By Susan Gately - 20 January, 2017
The inaugural service for the Week of Prayer for Christian unity in Dublin took place in Christchurch Church of Ireland, Taney Road, Dublin on Wednesday night.
The theme for this year’s octave (18–25 January 2017) draws its inspiration from 2 Corinthians 5:14–20: “The love of Christ compels us towards reconciliation”.
The texts prepared by the Christian churches of Germany commemorate the 500th Anniversary of the Lutheran Reformation. Entitled ‘Crossing barriers’, they recall, for example, the fall of the Berlin Wall, which became a symbol of hope that, “with the love of God, nothing is impossible or insurmountable”.
During the service on Wednesday night, members of a variety of Christian churches carried up large grey boxes of stones representing division to unity: lack of love, hate and contempt, false accusation, discrimination, persecution, abuse of power, isolation and pride.
As each stone was placed in the small wall, pleas for forgiveness were made. “Gracious God, the love of Christ compels us to seek forgiveness for whenever we have failed to love” was the prayer as the ‘lack of love’ stone was placed in the wall.
At the end of the ceremony, the leader in prayer said: “Lord our God, look upon this wall that we have built which separates us from you and from one another. Help us to overcome all walls of division and make us one in you.”
Fr. Declan Marmion SM, Professor of Systematic Theology in Maynooth, gave the homily at the service which brought together Catholics, Anglicans, Lutherans, members of the Salvation Army and the Society of Friends, members of the Oriental Eastern Churches – Ethiopian Orthodox Church and Armenian – and Orthodox Churches.
Maria Rosa Logozo from the Catholic parish of Milltown was one of the hundred or so participants. “It is a great thing to live the week of prayer together. I felt Christ was urging me on in that lovely family atmosphere,” she told CatholicIreland.net, adding that she was sorry there were not more people present to experience it.
Lutheran pastor, Martin Sauter, also at the ceremony, said many areas of Dublin city take the week of prayer “very seriously”. He said that “As regards widening its appeal, I think practising it in your respective own contexts, reaching out to people of different denominations/traditions and doing prayer events well and beautifully are good ways.”

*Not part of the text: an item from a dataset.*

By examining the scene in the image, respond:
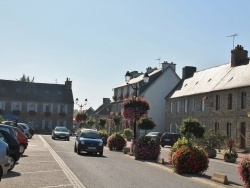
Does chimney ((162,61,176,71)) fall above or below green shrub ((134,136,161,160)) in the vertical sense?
above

With all the Catholic bishops away on their ad limina trip to Rome this week, this year’s event has been low key from the point of view of the Catholic Church. Only the archdioceses of Dublin and Armagh appear to be marking the week with formal ecumenical events.
Fr Martin Browne OSB, who is on the editing committee overseeing the materials for the Week of Prayer, says the event “can still happen” even if there are no ecumenical events in an area. “What counts is to pray for Christian unity,” he told CatholicIreland. “I would like the week to be part of the consciousness of individual parishes and for them to use the materials each day at Mass.” This is happening in a small number of parishes, like Milltown.
Dr Joan Back, a member of the Irish Interchurch Meeting, who was at the inaugural service, said the service was conducted with solemnity and intent. “When you pray on these occasions, you feel there is unity among us and then when you go for a cup of tea afterwards, you feel like one family,” she told CatholicIreland.
Dr Back said that at an institutional level the churches were drawing closer together and there have been significant breakthroughs which “often go unnoticed”.
She cited as one of these the presence of Pope Francis at Lund Cathedral, Sweden, in October 2016. “The whole tone of that event was ‘We are celebrating our newly found fraternity and our love for Christ’. We’ve come so far. I could never have dreamt of the Pope going to Lund to celebrate the 500th anniversary of the Reformation.”
Dr Sauter agrees. “Of course, there are always new challenges as history moves on and the issues and questions change, and with them the perspectives, but I think there is a growing trust between an ever widening circle of churches that will listen to one another, consult and be honest with each other in a mutually respectful way.”
He added, “I think the rapidly secularising society in which we live, at least in the West, will help us to keep in perspective our ‘cherished differences’.”
Dr Back says joint theological commissions (from the Catholic and other churches) have produced many theological documents, “but there needs to be more ‘reception’ so that people are aware of what has happened between the churches.”
At the General Audience on Wednesday, Pope Francis invited Catholics to pray for Christian unity. Addressing German-speaking pilgrims at the end, he recalled “with emotion” the prayers made in Lund, Sweden on 31 October. “In the spirit of that common commemoration of the Reform, we look to what unites us more than what divides us, continuing our journey together so as to deepen our communion and give it an ever more visible form.”